• WORK TO DO: Rescale the part of the records that opens with the line containing "At what distance from" and closes with the line containing "46074 millimetres", both lines included. Copy every line of that part, multiplying each distance given in the answers by 2.25 and rounding it to a whole number with halves rounded up, and leave all other text unchanged.
** START OF PROVIDED RECORDS **
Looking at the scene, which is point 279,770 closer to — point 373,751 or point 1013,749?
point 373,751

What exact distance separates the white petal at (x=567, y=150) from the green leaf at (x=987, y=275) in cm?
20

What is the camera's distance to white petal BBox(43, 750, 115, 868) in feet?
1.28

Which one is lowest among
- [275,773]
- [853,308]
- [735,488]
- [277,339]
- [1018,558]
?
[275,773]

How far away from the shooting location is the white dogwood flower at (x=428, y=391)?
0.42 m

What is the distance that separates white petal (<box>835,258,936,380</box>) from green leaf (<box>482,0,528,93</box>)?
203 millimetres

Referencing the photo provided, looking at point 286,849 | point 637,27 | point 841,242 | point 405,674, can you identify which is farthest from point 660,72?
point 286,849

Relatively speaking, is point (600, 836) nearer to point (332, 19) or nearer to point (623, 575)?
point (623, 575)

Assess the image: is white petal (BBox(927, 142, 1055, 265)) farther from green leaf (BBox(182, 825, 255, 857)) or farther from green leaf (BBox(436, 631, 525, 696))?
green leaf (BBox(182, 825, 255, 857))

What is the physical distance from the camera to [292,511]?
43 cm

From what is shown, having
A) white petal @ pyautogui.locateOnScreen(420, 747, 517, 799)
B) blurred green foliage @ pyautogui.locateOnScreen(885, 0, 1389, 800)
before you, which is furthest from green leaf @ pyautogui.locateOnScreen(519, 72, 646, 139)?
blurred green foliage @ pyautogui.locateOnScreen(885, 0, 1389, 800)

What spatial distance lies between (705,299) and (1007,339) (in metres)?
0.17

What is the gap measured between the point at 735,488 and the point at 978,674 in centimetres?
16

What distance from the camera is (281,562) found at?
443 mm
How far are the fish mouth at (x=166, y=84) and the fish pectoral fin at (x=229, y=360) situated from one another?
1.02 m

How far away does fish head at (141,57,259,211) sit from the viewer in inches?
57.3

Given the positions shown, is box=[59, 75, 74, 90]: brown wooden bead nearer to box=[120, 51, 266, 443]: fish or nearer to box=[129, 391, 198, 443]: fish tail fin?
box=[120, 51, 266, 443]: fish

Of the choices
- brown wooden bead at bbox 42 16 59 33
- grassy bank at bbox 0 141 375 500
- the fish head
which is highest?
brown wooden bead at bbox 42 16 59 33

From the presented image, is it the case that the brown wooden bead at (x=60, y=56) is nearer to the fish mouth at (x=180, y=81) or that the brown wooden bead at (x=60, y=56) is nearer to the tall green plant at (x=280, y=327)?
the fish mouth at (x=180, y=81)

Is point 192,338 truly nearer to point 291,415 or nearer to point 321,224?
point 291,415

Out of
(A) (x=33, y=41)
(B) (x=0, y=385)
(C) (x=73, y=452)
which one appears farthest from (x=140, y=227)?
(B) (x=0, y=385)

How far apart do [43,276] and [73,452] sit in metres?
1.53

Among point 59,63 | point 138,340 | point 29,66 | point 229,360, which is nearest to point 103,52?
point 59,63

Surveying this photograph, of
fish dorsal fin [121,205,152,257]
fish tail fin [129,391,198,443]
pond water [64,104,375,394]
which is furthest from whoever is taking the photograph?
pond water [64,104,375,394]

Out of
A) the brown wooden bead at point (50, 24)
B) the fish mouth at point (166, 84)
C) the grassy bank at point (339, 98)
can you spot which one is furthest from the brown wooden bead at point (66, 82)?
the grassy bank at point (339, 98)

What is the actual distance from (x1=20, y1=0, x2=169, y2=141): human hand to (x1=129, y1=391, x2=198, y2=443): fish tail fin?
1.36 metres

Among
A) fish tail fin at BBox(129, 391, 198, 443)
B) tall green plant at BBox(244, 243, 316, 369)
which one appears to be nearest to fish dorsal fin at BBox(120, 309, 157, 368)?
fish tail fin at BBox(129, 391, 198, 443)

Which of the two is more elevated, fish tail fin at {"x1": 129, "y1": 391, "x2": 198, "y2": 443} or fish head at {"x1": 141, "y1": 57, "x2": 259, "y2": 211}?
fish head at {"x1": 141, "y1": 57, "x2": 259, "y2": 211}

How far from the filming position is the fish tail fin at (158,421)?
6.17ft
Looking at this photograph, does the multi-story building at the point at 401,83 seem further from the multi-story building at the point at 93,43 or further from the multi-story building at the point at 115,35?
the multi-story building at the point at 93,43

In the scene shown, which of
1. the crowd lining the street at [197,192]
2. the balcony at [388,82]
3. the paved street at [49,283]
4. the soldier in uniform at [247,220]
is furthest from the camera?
** END OF PROVIDED RECORDS **
** START OF PROVIDED RECORDS **
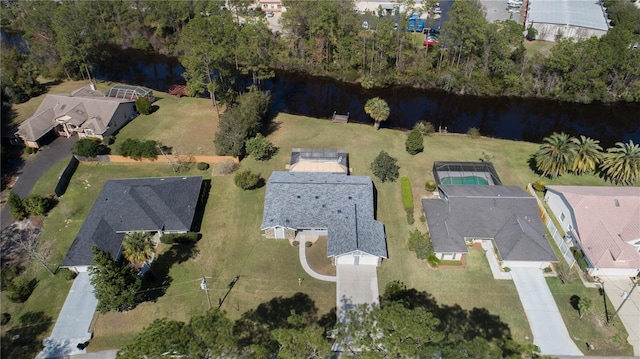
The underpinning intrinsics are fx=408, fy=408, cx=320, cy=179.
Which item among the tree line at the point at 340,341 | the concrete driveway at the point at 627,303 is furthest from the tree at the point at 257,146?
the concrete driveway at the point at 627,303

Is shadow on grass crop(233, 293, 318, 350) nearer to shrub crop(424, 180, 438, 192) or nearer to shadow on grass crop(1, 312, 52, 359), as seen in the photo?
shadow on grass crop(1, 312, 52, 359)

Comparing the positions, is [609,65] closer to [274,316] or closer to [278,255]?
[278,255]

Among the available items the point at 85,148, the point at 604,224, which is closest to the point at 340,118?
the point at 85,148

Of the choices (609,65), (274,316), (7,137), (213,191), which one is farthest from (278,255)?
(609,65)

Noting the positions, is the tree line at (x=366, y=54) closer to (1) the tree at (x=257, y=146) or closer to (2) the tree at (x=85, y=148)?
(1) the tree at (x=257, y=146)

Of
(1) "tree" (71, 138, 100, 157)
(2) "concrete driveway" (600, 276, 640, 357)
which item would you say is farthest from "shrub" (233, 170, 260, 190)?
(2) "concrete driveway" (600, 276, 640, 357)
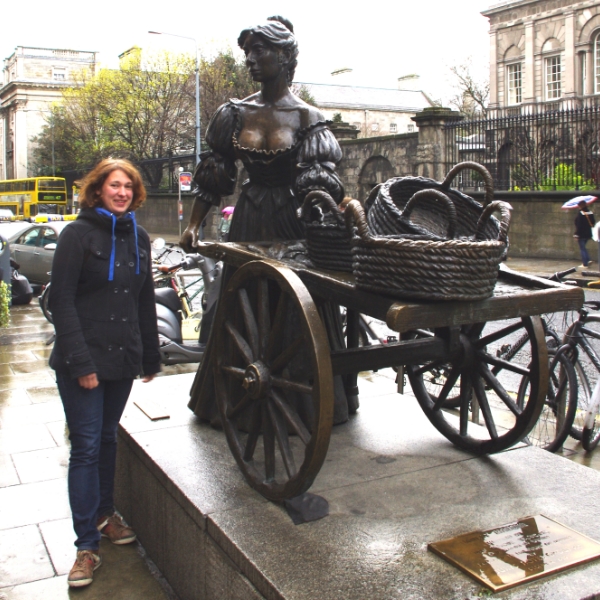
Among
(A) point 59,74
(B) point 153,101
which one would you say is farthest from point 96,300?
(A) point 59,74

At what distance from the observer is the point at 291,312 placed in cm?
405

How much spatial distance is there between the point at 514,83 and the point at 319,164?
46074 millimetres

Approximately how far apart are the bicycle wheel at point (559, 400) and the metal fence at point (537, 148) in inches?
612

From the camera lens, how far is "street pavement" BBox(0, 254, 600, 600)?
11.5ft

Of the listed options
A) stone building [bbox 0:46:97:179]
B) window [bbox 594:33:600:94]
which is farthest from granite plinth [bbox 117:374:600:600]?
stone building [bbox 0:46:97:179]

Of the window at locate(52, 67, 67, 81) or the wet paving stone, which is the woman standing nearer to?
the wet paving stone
** END OF PROVIDED RECORDS **
** START OF PROVIDED RECORDS **
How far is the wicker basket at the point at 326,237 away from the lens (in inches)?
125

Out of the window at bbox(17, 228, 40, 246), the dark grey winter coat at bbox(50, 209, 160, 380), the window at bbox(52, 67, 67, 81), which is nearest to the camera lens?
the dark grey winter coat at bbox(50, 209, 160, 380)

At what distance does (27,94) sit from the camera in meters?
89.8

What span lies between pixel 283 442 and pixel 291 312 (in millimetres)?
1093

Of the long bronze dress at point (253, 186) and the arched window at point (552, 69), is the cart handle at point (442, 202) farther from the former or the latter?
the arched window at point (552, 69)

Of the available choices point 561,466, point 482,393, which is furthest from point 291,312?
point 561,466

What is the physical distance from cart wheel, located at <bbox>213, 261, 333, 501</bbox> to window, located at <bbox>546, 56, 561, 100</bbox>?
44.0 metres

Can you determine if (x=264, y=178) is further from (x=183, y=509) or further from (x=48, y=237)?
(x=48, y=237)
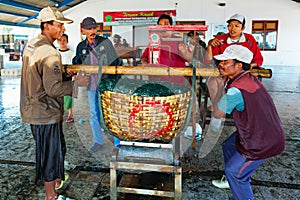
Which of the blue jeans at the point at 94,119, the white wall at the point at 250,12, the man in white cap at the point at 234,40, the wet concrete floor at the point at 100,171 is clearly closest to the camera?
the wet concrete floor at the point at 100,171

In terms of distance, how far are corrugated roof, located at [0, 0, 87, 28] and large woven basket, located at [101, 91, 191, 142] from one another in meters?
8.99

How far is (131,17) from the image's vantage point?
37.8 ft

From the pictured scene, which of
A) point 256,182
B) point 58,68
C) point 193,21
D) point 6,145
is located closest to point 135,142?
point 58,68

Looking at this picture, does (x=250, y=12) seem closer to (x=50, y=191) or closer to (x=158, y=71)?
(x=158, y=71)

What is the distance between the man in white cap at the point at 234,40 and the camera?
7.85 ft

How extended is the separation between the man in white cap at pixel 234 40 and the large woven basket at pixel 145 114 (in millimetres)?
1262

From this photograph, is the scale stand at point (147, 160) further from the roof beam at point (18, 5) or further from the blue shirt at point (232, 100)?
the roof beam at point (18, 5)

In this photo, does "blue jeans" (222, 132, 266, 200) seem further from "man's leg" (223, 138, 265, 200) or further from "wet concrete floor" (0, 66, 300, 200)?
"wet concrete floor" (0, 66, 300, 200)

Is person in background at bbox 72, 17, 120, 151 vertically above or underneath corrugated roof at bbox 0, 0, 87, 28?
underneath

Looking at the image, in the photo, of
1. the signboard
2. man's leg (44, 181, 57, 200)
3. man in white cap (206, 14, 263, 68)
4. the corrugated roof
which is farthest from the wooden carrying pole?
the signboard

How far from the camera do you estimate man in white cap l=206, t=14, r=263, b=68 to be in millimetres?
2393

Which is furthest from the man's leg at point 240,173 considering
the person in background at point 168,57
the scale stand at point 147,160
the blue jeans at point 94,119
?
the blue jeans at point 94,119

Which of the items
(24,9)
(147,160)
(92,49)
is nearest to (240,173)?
** END OF PROVIDED RECORDS **
• ANSWER FOR THE TASK:
At what distance from the observer is the point at 291,312 placed in cm?
911

How much spatial distance is there between the point at 514,83 and the point at 319,164?
103667 millimetres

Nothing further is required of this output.